Dominada por un cuidadoso diseño de producción y una puesta en escena que alternará lo suntuoso, con la sencillez y la intensidad de la intimidad del heredero y Sophie, nos encontramos con una película trufada de momentos admirables. La sinceridad que presidirá la visita de Sophie a la alcoba de la hermana del emperador y madre de su amado, saliendo de allí completamente animada, dado que la anciana le confiesa que su amor le ha traído nueva vitalidad a su hijo. La dolorosa secuencia en la que el encuentro con el reloj de Fco. Fernando, provocará una embarazosa secuencia, advertida por Sophie, descubriendo las verdaderas intenciones de este, en el seno de la noble familia que se había albergado infundadas esperanzas de poder casarlo con una de sus hijas. El reencuentro del heredero, cuando Sophie se marcha en tren, para no forzar a este a abdicar. El interludio que ambos vivirán de incógnito, antes de que la inesperada contemplación de un ataque de militares sobre la población -contemplado con toda su crudeza, a través de unos prismáticos-, hagan al archiduque retornar a su responsabilidad y, con ella, casarse de manera innoble con su amada.  La humillante secuencia de la recepción, en que el personal del emperador, se mostrará inflexible, impidiendo que la ya casada esposa del archiduque, pueda acceder junto a él por la escalera central. O el instante hará que este se retire airado, provocando el aplauso de los presentes -y, con ello, llevando al entorno del emperador, la certeza del riesgo que su figura conlleva, a la hora de romper con los modos de gobierno vigentes hasta ese momento-.

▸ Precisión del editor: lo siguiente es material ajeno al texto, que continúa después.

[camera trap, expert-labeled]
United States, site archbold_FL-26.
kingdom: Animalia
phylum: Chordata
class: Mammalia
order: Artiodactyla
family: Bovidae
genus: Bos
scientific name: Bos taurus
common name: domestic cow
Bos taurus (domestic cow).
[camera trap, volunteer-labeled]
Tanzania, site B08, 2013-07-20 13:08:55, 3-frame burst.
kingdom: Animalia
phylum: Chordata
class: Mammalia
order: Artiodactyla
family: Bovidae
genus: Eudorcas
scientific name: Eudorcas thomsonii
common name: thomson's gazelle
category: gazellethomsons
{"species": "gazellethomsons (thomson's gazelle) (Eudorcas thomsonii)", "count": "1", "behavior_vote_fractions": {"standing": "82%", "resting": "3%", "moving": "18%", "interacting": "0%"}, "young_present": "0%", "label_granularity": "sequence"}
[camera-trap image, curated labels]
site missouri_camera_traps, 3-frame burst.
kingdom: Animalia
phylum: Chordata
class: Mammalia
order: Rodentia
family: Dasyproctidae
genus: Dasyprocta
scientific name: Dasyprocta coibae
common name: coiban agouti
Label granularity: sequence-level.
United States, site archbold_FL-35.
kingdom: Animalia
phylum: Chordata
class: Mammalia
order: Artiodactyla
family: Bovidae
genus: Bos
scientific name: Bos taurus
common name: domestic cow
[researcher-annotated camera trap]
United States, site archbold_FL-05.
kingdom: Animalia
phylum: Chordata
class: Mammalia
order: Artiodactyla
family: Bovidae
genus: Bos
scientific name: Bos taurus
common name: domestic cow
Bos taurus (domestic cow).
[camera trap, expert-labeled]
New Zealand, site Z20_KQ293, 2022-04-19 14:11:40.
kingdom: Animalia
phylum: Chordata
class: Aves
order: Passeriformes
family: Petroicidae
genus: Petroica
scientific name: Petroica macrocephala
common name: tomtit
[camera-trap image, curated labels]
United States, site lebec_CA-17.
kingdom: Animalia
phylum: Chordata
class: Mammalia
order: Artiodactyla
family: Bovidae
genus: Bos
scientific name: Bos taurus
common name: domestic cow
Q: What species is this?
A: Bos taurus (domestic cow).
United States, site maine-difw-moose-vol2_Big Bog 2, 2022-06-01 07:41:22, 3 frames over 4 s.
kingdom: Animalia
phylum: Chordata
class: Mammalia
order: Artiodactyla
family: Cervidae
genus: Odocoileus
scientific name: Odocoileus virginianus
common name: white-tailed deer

Sin embargo, será en sus últimos minutos, cuando DE MAYERLING À SARAJEVO adquiera una tonalidad tan melancólica como amenazante. Lo preludiará esa petición de Sophbie a Montenuovo, para que le deje acercarse a su esposo en la visita a Sarajevo, en cuya plasmación Ophüls jamás filmará a los dos personajes juntos, en clara demostración de la mutua antipatía que ambos se profesan. Poco después, ella llegará hasta el vagón de tren en el que se encuentra su marido, apareciendo dicho encuentro como un pequeño oasis de felicidad. Casi una última parada, en la que ese repentino apagón aparecerá como fúnebre presagio. Poco después, la recreación del crimen aparecerá con extraño realismo, finalizando la película con la plasmación de los ataúdes del matrimonio asesinado, discurriendo por encima de ese escudo imperial que hemos contemplado al inicio de la película. Sin embargo, el film de Ophuls aún brindará un valiente giro, al revelar como dicho doble asesinato avivó las hostilidades de la inminente contienda mundial y, en un rasgo de enorme compromiso, avisar como la llegada del nazismo suponía una nueva vuelta de tuerca en una inútil escalada bélica. Una insólita y valiente conclusión, en una película rodada en Francia, poco antes de ser ocupada por los nazis, y de manos de un cineasta que, muy poco después, abandonaría Europa para instalarse en Hollywood, en busca de seguridad y nuevos horizontes creativos, que tardaron años en tener resultados tangibles, aunque estos finalmente revelaron la permanencia de su personalidad.

Romántica, crítica y portadora de una severa advertencia, DE MAYERLING À SARAJEVO aparece como una película obligada en su reivindicación, como obra magnífica, dentro de la filmografía de uno de los grandes románticos del Séptimo Arte; Max Ophüls.